_What is needed:_ What appears from the first line of the records below through the line containing "[volunteer wildlife ID]" must be reproduced verbatim.

[Excerpts from a dataset]
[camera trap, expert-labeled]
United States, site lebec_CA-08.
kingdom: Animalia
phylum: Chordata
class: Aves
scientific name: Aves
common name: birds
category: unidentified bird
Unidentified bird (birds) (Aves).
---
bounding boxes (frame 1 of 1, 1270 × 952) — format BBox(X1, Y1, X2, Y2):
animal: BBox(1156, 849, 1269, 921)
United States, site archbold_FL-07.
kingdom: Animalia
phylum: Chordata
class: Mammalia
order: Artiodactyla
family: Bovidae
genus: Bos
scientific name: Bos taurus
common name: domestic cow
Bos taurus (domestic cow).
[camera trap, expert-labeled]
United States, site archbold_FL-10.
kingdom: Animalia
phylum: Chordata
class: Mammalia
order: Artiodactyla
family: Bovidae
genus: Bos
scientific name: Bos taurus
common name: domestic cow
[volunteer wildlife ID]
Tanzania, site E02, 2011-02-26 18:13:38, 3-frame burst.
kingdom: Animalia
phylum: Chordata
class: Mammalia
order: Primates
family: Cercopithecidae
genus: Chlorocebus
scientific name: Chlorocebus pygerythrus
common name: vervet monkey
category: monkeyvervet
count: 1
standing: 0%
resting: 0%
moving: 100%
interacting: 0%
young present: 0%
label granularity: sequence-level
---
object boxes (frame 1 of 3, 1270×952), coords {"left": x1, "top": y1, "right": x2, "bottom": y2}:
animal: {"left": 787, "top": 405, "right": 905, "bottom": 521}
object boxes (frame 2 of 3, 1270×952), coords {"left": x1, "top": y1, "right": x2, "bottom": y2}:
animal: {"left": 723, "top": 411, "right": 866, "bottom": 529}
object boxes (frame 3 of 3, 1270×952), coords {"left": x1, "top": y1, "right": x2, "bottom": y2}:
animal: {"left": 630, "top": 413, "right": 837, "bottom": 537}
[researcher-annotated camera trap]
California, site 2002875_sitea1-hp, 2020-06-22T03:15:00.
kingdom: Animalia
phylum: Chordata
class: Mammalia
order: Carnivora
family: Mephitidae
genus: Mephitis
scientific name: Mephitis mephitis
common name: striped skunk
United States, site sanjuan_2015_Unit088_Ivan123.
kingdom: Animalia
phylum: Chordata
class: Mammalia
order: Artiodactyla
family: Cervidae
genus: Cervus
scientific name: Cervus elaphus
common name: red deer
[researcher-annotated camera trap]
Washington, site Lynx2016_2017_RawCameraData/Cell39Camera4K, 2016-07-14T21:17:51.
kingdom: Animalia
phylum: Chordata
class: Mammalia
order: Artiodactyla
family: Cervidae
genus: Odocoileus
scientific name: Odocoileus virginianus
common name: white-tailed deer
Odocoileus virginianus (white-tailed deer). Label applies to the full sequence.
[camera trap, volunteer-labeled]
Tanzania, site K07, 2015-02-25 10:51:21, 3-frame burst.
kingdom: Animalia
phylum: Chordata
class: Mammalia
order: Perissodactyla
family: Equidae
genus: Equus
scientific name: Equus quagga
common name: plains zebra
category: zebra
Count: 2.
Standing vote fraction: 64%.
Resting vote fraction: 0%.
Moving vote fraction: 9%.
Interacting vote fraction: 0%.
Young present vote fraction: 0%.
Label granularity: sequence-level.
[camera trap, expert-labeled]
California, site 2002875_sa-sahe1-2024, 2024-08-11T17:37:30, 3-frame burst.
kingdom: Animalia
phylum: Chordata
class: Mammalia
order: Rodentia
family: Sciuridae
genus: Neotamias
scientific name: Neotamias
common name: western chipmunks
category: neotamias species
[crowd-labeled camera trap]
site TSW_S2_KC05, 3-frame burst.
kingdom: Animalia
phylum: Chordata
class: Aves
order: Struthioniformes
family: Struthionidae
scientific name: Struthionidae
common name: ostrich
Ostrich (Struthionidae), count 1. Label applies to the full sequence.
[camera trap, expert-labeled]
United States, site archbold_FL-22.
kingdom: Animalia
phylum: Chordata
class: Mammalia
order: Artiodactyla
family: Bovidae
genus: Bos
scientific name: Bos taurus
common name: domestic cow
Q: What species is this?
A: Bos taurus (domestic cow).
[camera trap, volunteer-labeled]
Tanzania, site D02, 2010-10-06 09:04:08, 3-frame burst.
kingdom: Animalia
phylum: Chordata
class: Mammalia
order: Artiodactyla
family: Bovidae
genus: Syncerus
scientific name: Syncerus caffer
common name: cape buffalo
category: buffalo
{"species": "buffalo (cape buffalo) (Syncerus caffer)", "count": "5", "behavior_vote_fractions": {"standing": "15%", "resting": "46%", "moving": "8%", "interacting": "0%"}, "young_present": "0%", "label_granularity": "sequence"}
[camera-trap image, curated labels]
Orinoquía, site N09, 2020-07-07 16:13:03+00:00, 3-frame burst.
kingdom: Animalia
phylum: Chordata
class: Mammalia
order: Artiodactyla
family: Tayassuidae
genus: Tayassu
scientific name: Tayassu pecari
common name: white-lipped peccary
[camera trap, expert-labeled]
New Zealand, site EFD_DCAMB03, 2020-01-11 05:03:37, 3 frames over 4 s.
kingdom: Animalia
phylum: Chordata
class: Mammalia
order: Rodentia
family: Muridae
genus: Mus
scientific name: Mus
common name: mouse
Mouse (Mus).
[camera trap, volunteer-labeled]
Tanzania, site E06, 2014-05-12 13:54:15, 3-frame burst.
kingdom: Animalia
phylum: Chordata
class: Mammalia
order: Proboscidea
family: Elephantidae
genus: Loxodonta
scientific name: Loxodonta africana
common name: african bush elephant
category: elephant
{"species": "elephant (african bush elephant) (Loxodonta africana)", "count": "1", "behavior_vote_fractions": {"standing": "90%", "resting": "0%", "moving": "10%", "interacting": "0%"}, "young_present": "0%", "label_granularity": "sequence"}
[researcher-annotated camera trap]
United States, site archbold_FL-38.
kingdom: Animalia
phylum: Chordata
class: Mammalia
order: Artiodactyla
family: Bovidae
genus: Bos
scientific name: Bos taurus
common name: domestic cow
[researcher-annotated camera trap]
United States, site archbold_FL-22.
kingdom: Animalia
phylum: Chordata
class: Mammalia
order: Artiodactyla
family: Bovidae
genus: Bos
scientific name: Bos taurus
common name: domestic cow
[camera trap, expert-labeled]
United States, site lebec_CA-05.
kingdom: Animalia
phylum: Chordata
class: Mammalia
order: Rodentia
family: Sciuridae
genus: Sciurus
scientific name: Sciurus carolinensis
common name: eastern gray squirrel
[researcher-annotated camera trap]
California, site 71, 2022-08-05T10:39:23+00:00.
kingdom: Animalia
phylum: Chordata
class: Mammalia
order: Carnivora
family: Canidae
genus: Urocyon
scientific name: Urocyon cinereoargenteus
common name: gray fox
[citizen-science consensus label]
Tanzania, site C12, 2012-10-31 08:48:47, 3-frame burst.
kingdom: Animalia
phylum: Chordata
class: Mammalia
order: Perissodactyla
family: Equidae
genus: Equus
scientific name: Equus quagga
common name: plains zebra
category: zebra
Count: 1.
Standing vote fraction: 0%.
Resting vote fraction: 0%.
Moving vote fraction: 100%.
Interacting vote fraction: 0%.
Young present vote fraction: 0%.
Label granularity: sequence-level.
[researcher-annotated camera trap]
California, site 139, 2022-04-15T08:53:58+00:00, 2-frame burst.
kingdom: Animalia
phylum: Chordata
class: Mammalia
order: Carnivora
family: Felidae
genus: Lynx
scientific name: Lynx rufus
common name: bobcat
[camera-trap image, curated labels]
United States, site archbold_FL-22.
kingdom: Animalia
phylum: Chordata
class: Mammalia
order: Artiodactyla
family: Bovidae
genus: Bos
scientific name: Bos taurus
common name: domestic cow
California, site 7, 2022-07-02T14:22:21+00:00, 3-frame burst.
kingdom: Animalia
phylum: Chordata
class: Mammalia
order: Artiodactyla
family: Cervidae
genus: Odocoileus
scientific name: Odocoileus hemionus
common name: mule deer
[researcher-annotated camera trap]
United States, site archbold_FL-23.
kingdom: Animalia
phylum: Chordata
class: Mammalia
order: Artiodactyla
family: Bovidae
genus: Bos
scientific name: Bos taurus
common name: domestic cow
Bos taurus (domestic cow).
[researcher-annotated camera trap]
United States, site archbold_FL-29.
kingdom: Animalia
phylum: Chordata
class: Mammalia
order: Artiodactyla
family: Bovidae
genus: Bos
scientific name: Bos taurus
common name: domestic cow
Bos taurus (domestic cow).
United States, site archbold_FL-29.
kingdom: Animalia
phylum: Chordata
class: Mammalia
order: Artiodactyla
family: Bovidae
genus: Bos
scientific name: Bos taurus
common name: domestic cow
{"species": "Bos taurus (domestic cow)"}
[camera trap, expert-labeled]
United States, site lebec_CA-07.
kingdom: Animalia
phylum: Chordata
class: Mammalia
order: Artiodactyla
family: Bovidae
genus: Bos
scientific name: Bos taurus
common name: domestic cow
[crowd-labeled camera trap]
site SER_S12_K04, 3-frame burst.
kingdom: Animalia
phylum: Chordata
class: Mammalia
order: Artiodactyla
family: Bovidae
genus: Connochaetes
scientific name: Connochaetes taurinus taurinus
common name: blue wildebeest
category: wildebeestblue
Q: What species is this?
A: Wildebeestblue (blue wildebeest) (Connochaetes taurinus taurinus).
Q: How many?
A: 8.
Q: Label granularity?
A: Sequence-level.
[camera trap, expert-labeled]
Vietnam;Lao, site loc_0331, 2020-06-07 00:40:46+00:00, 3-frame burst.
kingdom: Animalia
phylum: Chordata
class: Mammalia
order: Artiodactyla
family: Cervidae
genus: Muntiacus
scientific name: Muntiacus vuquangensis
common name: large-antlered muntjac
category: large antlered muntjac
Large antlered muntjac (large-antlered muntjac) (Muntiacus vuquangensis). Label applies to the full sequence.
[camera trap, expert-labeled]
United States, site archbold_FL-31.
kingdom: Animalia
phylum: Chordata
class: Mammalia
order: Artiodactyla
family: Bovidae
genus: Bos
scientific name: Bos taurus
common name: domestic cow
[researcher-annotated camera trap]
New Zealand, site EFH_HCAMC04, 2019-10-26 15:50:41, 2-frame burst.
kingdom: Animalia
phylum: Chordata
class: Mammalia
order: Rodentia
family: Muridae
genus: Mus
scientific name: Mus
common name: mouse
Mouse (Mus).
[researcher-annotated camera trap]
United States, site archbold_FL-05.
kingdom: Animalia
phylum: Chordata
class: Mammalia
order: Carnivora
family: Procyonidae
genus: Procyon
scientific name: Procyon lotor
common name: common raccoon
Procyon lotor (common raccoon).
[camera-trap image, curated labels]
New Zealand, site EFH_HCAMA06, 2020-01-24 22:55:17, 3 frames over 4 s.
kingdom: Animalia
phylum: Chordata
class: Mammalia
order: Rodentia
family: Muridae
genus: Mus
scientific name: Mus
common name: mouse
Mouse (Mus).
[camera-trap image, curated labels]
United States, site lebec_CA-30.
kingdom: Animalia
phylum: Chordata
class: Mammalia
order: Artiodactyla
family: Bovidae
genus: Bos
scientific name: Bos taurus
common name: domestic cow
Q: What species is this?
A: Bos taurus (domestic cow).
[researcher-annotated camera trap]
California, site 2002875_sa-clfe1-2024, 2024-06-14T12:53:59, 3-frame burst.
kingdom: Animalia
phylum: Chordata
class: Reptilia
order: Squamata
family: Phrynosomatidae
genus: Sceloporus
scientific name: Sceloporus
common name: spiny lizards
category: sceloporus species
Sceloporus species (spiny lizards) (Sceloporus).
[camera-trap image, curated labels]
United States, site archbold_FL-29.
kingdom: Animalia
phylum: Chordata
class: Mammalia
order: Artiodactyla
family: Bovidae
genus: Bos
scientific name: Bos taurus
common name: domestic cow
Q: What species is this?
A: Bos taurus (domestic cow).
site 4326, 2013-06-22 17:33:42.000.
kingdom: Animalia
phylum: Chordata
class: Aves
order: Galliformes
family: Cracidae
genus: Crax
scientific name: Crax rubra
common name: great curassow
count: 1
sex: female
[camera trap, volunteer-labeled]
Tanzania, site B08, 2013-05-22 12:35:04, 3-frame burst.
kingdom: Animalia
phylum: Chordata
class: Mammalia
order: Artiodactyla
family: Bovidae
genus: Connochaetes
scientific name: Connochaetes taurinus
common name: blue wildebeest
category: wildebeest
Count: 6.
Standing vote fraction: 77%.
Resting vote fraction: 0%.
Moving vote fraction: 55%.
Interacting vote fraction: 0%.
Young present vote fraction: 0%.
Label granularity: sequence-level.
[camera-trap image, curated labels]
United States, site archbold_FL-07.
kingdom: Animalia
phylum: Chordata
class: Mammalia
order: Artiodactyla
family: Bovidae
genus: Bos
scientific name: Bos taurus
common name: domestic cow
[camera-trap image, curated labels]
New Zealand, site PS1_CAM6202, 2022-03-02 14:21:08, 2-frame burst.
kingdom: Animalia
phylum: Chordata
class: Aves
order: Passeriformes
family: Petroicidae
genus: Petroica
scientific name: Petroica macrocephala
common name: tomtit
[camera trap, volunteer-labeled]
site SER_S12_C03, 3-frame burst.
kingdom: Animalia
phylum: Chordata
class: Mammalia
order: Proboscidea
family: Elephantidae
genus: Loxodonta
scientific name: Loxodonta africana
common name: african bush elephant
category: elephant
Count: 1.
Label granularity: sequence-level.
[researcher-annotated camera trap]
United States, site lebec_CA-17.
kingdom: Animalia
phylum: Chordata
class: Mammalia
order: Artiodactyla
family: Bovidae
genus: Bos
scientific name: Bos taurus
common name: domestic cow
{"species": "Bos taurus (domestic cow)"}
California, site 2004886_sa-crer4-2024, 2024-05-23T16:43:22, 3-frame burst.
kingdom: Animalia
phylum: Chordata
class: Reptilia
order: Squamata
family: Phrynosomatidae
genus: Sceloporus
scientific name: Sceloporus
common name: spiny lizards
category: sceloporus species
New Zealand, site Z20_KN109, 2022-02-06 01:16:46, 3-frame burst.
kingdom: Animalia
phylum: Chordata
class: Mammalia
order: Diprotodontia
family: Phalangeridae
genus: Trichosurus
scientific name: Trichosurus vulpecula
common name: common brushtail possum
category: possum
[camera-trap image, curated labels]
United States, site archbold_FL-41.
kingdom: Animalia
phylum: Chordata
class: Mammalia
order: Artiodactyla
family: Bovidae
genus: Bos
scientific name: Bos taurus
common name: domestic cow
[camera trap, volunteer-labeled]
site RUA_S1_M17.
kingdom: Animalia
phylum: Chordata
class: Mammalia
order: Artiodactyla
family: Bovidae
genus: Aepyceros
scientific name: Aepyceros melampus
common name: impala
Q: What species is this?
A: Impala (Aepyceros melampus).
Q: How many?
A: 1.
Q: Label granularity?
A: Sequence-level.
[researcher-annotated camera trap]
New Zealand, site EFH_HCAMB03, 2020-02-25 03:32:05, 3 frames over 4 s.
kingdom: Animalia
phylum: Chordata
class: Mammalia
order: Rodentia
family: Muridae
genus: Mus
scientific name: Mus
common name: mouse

_Solution:_
[camera trap, expert-labeled]
United States, site lebec_CA-08.
kingdom: Animalia
phylum: Chordata
class: Aves
scientific name: Aves
common name: birds
category: unidentified bird
Unidentified bird (birds) (Aves).
---
bounding boxes (frame 1 of 1, 1270 × 952) — format BBox(X1, Y1, X2, Y2):
animal: BBox(1156, 849, 1269, 921)
United States, site archbold_FL-07.
kingdom: Animalia
phylum: Chordata
class: Mammalia
order: Artiodactyla
family: Bovidae
genus: Bos
scientific name: Bos taurus
common name: domestic cow
Bos taurus (domestic cow).
[camera trap, expert-labeled]
United States, site archbold_FL-10.
kingdom: Animalia
phylum: Chordata
class: Mammalia
order: Artiodactyla
family: Bovidae
genus: Bos
scientific name: Bos taurus
common name: domestic cow
[volunteer wildlife ID]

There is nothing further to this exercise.